-- About this task --
Everything from the line containing "phylum: Chordata" through the last line of the data below should be given again exactly, both end lines included and nothing more.

-- Available records --
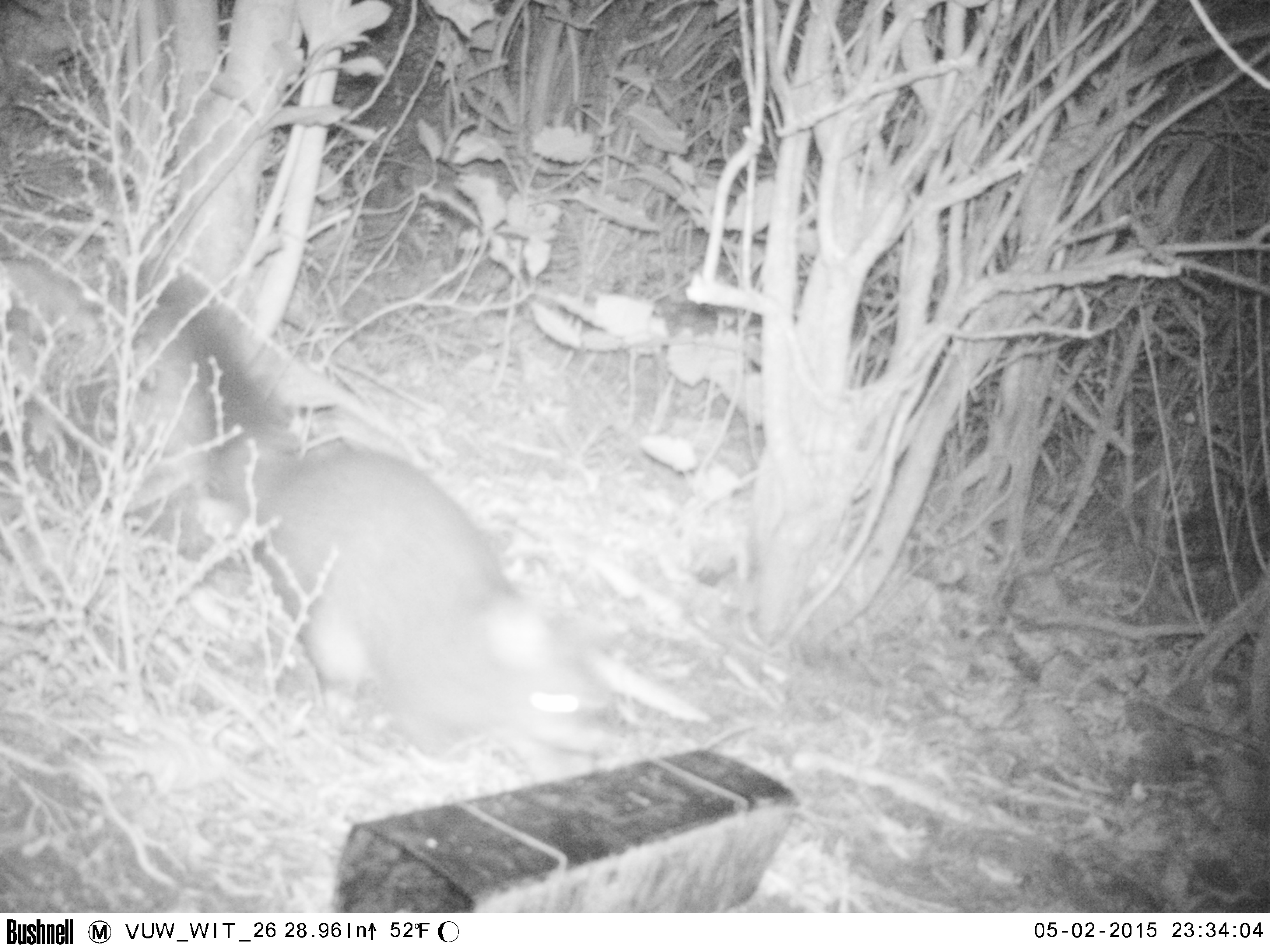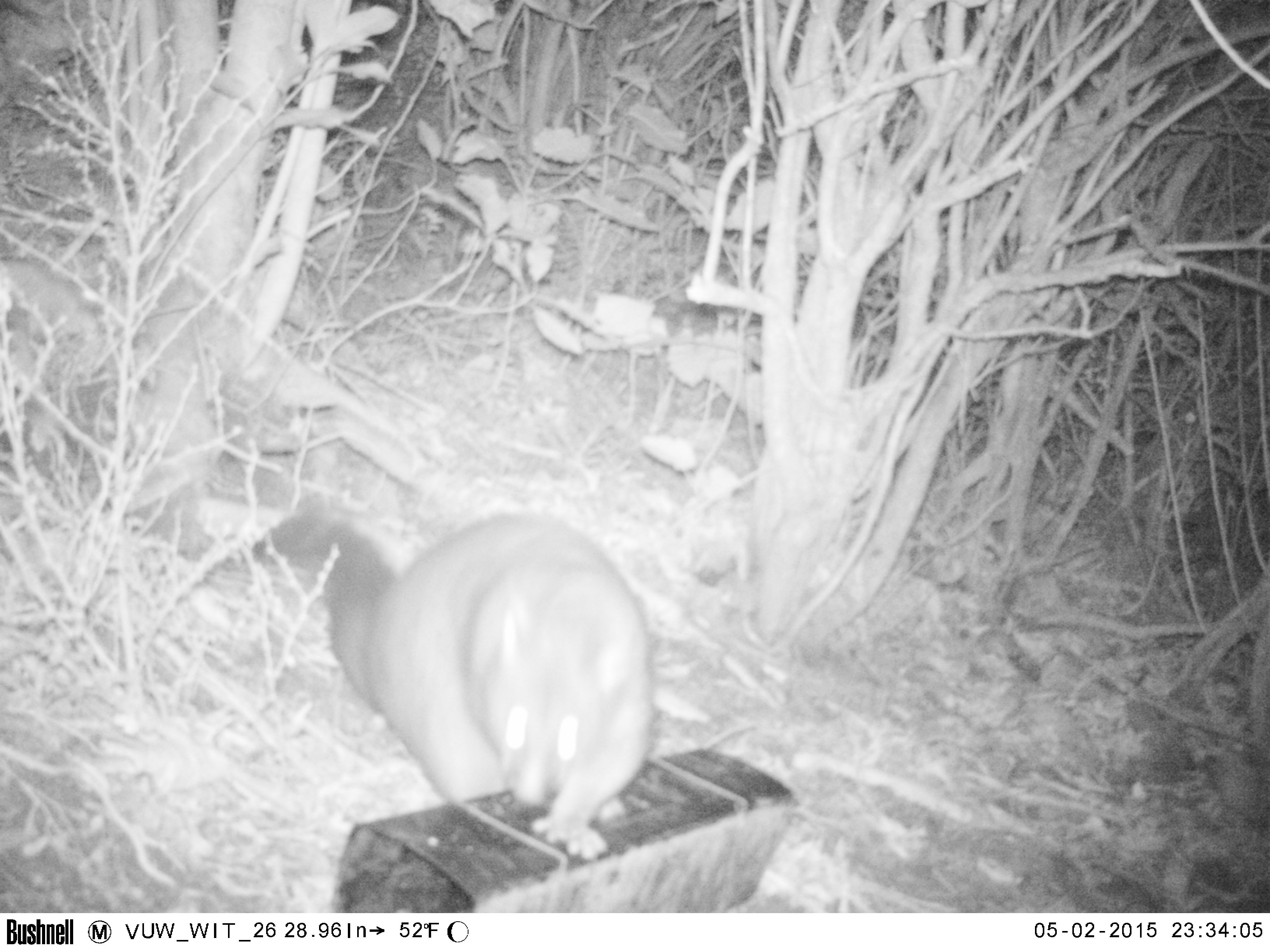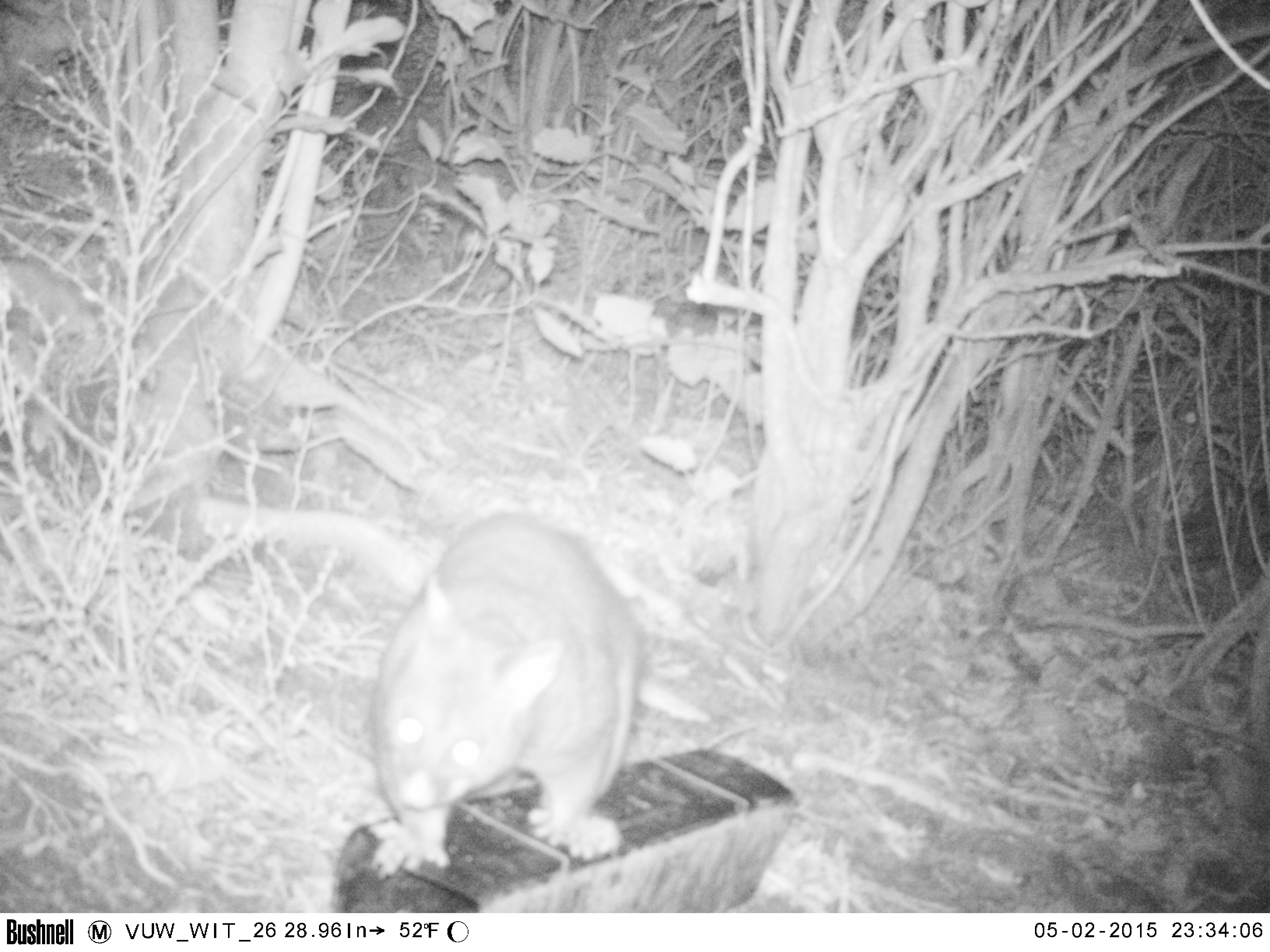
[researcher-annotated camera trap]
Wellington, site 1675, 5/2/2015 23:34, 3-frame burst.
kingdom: Animalia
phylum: Chordata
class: Mammalia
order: Didelphimorphia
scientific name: Didelphimorphia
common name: possum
Possum (Didelphimorphia).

-- Answer to this task --
phylum: Chordata
class: Mammalia
order: Didelphimorphia
scientific name: Didelphimorphia
common name: possum
Possum (Didelphimorphia).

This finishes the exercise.